## WHAT TO WORK ON
Would you repeat the listing below exactly, with no pictures in it?

## DATA EXCERPT
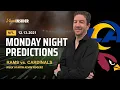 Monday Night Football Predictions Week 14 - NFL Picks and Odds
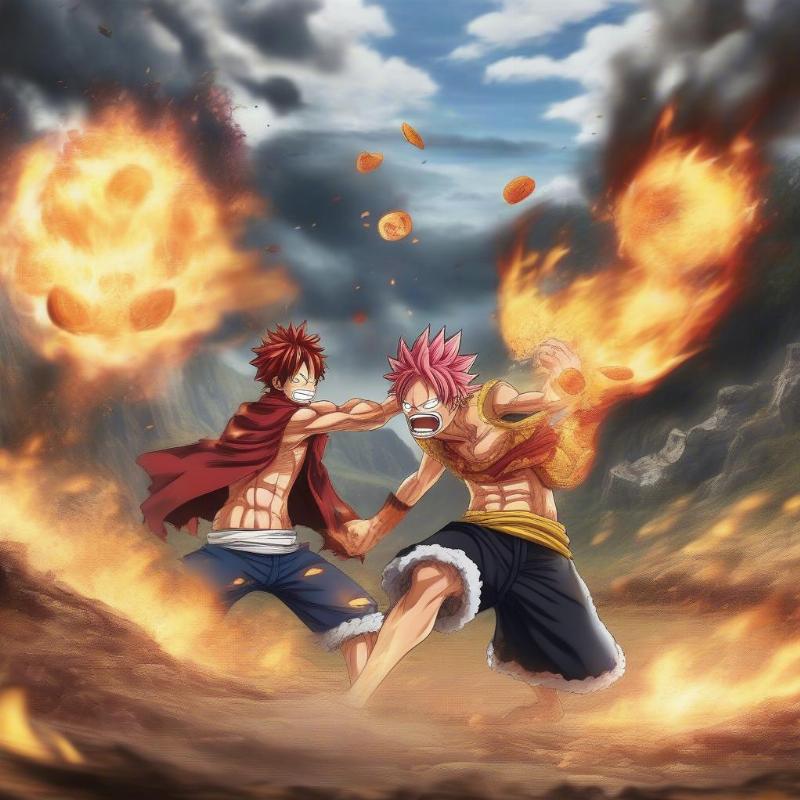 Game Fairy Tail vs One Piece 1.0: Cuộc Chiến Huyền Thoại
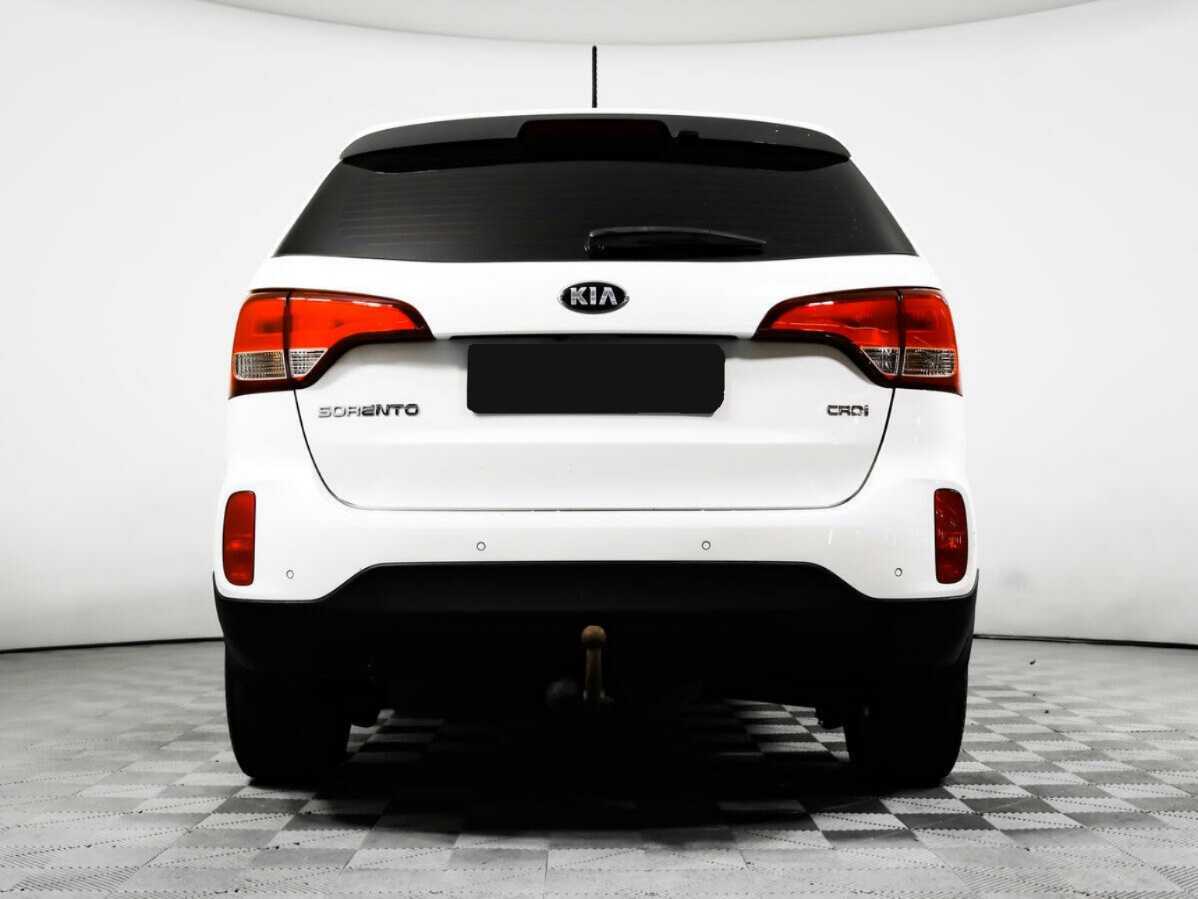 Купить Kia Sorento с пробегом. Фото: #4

## ANSWER TO THE PROBLEM
 Monday Night Football Predictions Week 14 - NFL Picks and Odds
 Game Fairy Tail vs One Piece 1.0: Cuộc Chiến Huyền Thoại
 Купить Kia Sorento с пробегом. Фото: #4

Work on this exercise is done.